Abstract

In radiation risk estimation based on the Radiation Effects Research Foundation (RERF) cohort studies, one common analysis is Poisson regression on radiation dose and background and effect modifying variables of an aggregate endpoint such as all solid cancer incidence or all non-cancer mortality. As currently performed, these analyses require selection of a surrogate radiation organ dose, (e.g., colon dose), which could conceptually be problematic since the aggregate endpoint comprises events arising from a variety of organs. We use maximum likelihood theory to compare inference from the usual aggregate endpoint analysis to analyses based on joint analysis. These two approaches are also compared in a re-analysis of RERF Life Span Study all cancer mortality. We show that, except for a trivial difference, these two analytic approaches yield identical inference with respect to radiation dose response and background and effect modification when based on a single surrogate organ radiation dose.

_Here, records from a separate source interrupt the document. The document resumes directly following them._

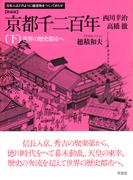京都千二百年 新装版 下 世界の歴史都市へ (日本人はどのように建造物をつくってきたか)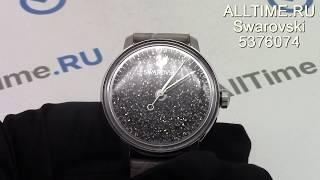 Обзор швейцарских наручных часов Swarovski 5376074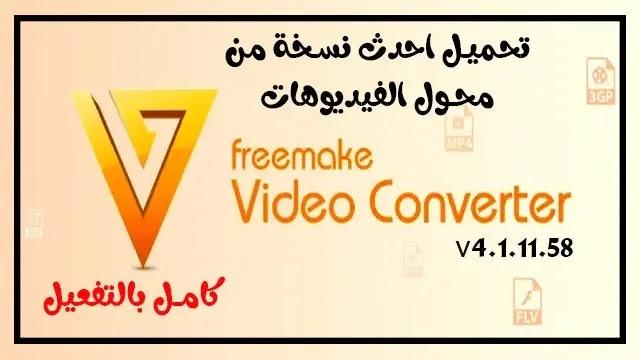 تحميل برنامج Freemake Video Converter v4.1.11 لتحويل أي ملف صوتي أو فيديو أو صورة إلى أي تنسيق.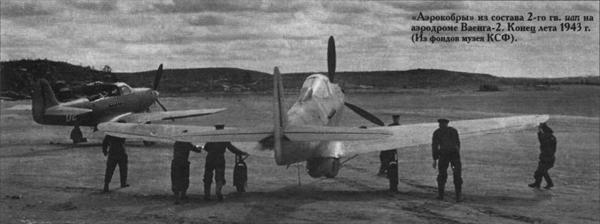 Аэрокобры 2-го ГвИАП ВВС СФ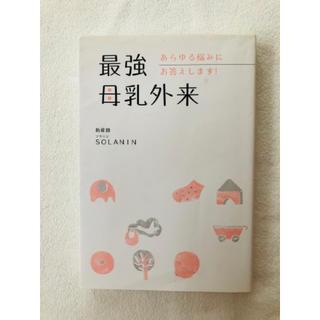 アサヒシンブンシュッパン(朝日新聞出版)の最強母乳外来 あらゆる悩みにお答えします!(結婚/出産/子育て)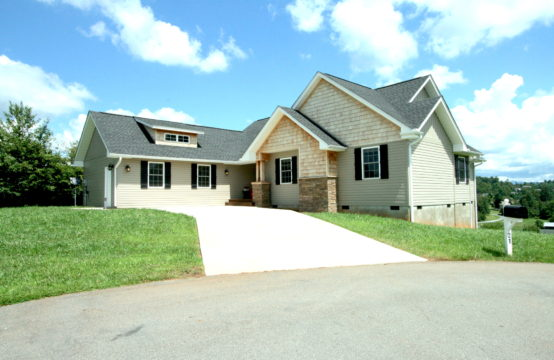 SOLD! 21 Clover Mountain Lane, Weaverville NC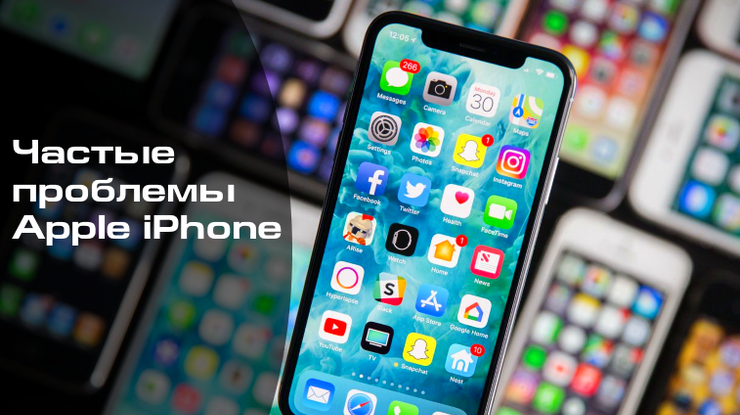 Частые проблемы Apple iPhone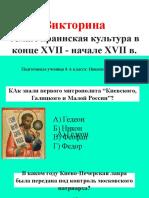 Викторина тема_Украинская культура в конце XVII - начале XVII в.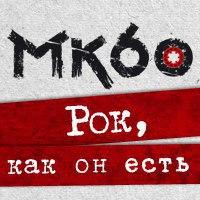 Логотип Рок-группа МК60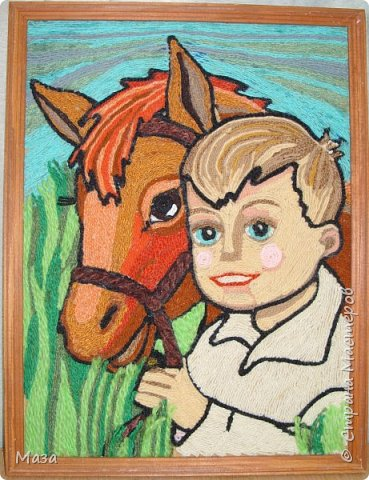 Здравствуйте жители Страны Мастеров! Хочу представить свою работу в технике ниткографии. На работе изобразила лошадь. Когда то прирученное человеком,это благородное животное сейчас является лучшим другом, помощником в работе. Для нас городских жителей, общение с лошадьми всегда вызывает бурю эмоций. Недалеко от города Перми есть конеферма, мы часто ездим туда на экскурсию, покататься верхом, угостить морковкой. Есть уже и свои любимчики. фото 1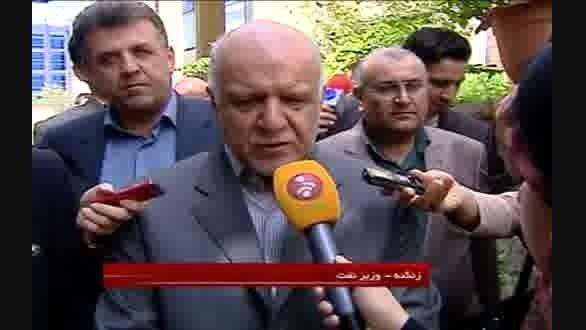 مذاکرات فشرده هیئت اقتصادی آلمان در تهران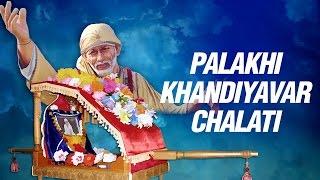 Palakhi Khandiyavar Chalati by Shrikant Narayan   Sai Palkhichi Bhajane   Marathi Songs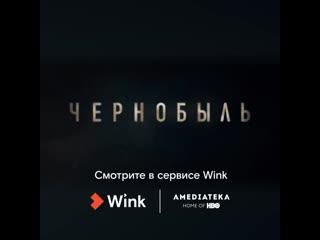"""Смотрите """"чернобыль"""" в сервисе wink."""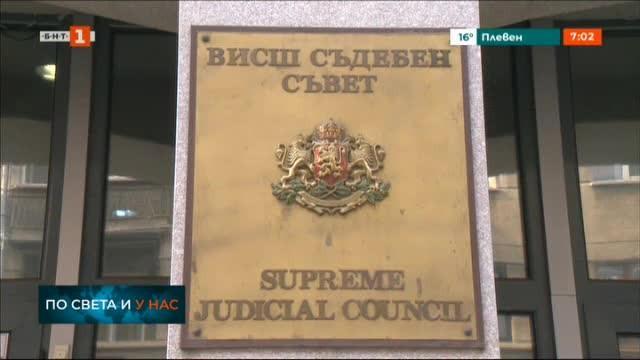 Прокурорската колегия на Висшия съдебен съвет заседава извънредно. Единствена точка
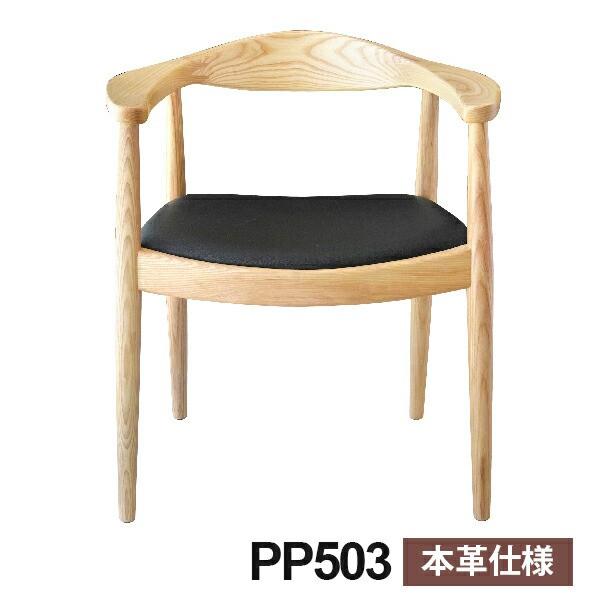 ウェグナー PP503 The Chair(ザ チェア) 本革仕様...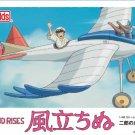 Fine Molds 1/48 The Wind Rises Jiros Bird-like Airplane Model Kit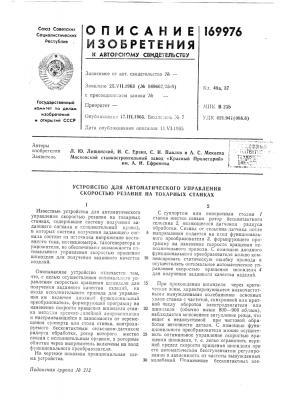 Устройство для автоматического управления скоростью резания на токарных станках (патент 169976)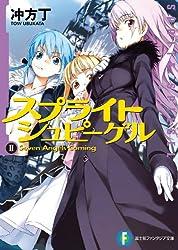 スプライトシュピーゲルII Seven Angels Coming (富士見ファンタジア文庫)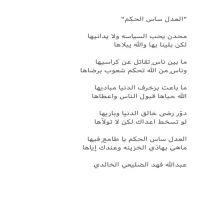 #الشاعر #عبدالله فهد الضليعي الخالدي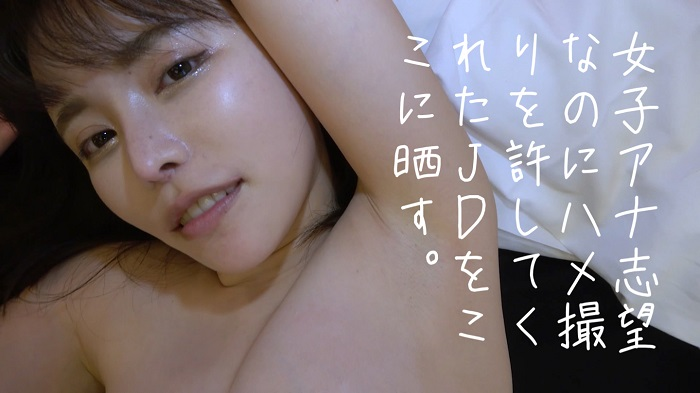 FC2 PPV 1363629 # 30 Shizuka Kansai dialect has been erased. Semi-miss 21-year-old female college student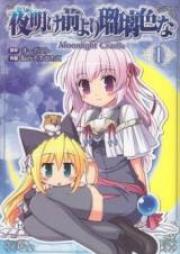 夜明け前より瑠璃色な -Moonlight Cradle- 第01-03巻 [Yoake Mae Yori Ruriiro na – Moonlight Cradle vol 01-03]
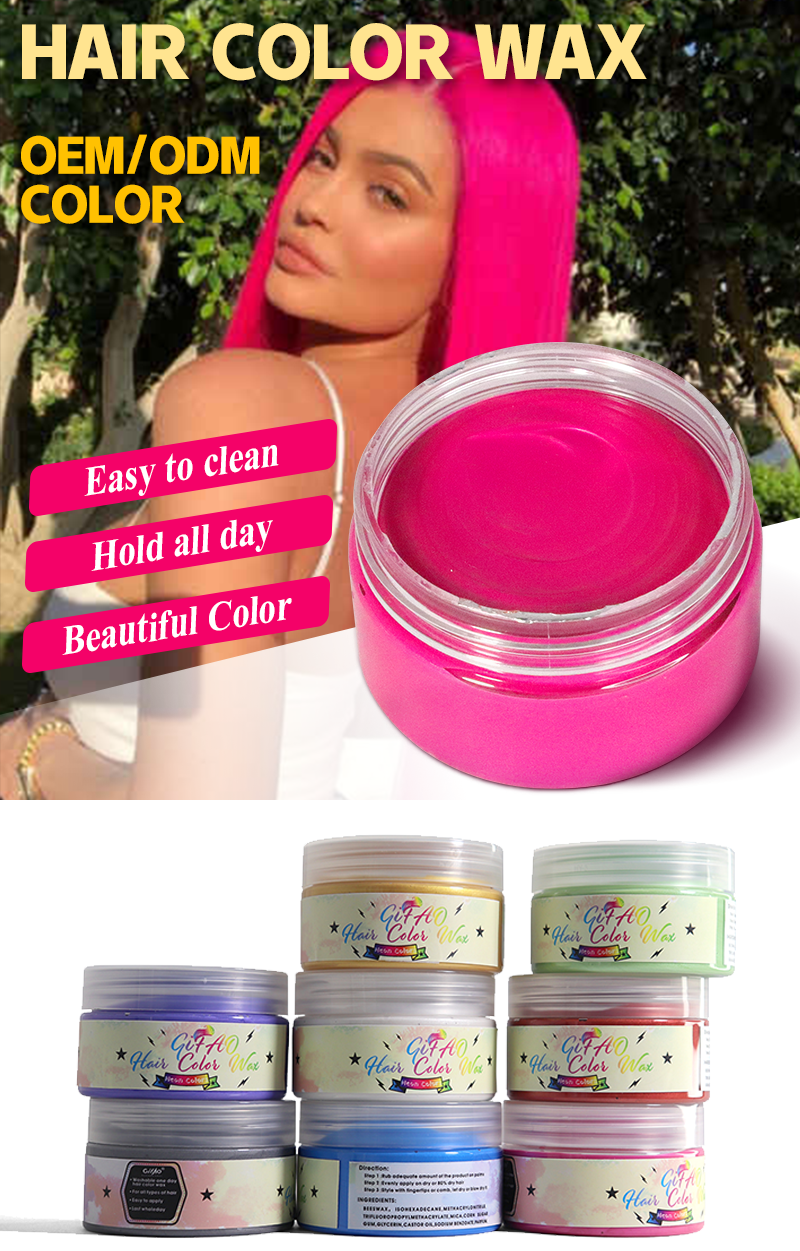 Oem Temporary Colorful Quality Hair Dye Best Color Wax Style Gel Supplier Buy Oem Hair Color Wax Supplier Quality Hair Dye Wax Temporary Hair Color Gel Wax Style Product On Alibaba Com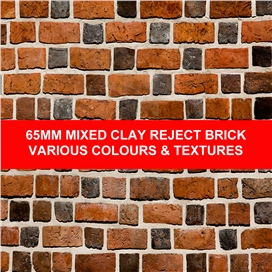 65mm-mixed-clay-reject-brick-wienerberger-ltd-t-a-terca-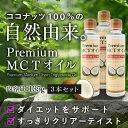 【3本セット】プレミアムMCTオイル ココナッツ100%由
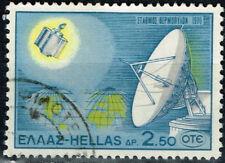 Greece Space Communication Sattelite and Radar stamp 1970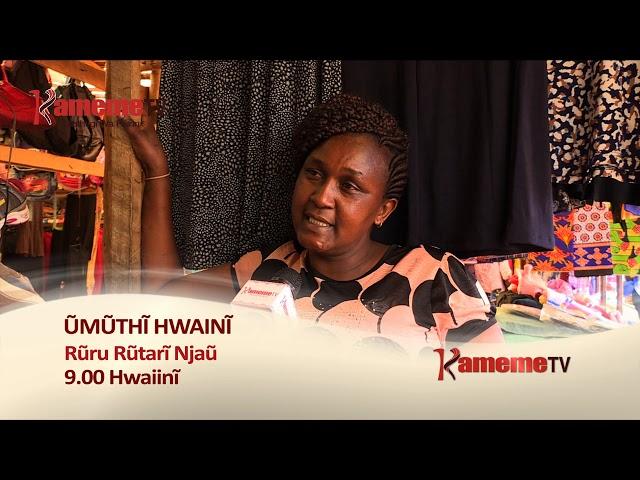 Ruru Rutari Njau na Mwari wa Karuiru (Umuthi)-promo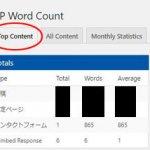 ワードプレスの各記事内の文字数を一括表示できるプラグイン「WP Word Count」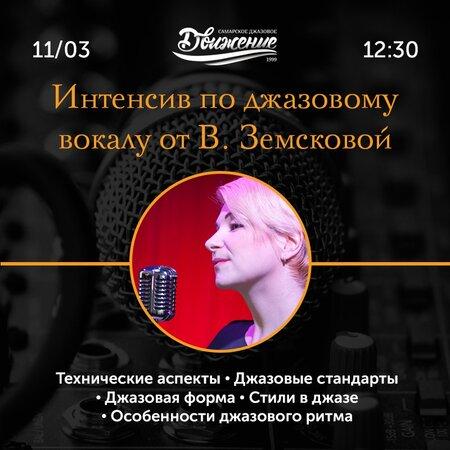 Интенсив по джазовому вокалу концерт в Самаре 11 марта 2018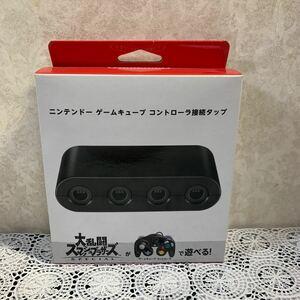 新品未使用  ゲームキューブコントローラ接続タップ スマブラ 任天堂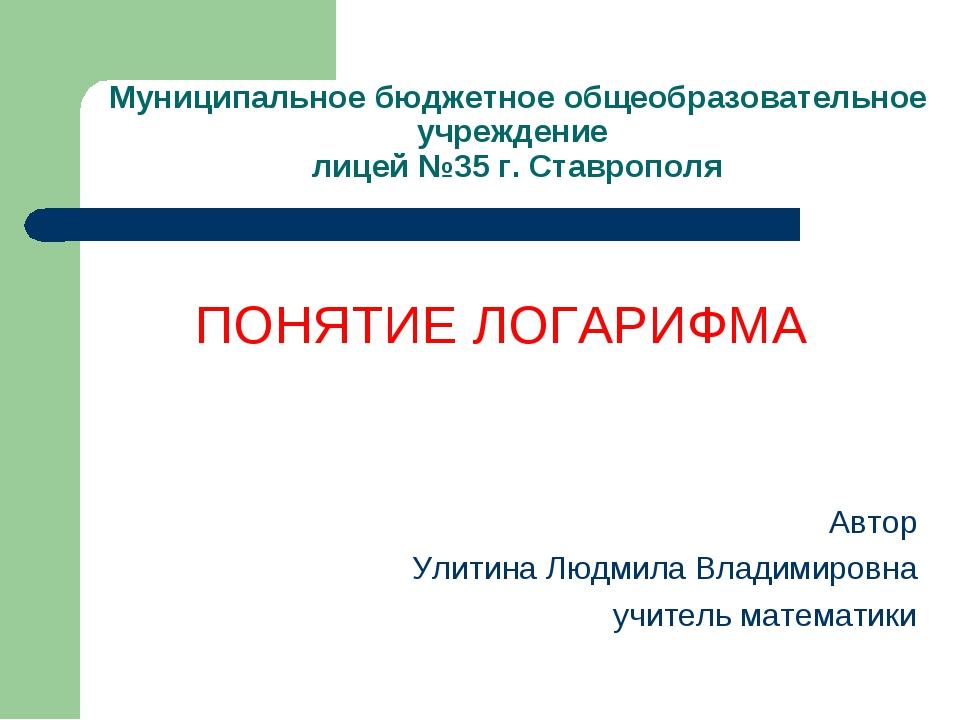 Муниципальное бюджетное общеобразовательное учреждение лицей №35 г. Ставропол...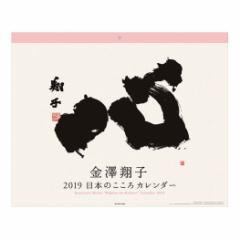 アートカレンダー 2019年 金澤翔子 壁掛け 書家 かなざわしょうこ インテリア 515×415mm 2019 Calendar
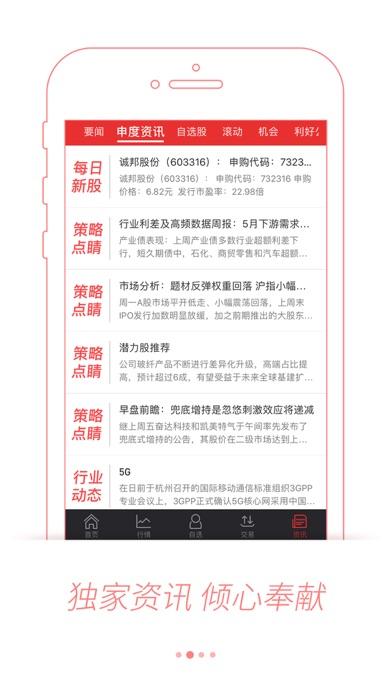 申港证券同花顺版 screenshot two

When repeating the analysis with organ-specific doses, an interesting issue of bias in intercept parameters arises when dose estimates are undefined for one sex when sex-specific outcomes are included in the aggregate endpoint, but a simple correction will avoid this issue. Lastly, while the joint analysis formulation allows use of organ-specific doses, the interpretation of such an analysis for inference regarding an aggregate endpoint can be problematic. To the extent that analysis of radiation risk for an aggregate endpoint is of interest, the joint-analysis formulation with a single surrogate dose is an appropriate analytic approach, whereas joint analysis with organ-specific doses may only be interpretable if endpoints are considered separately for estimating dose response. However, for neither approach is inference about dose response well defined.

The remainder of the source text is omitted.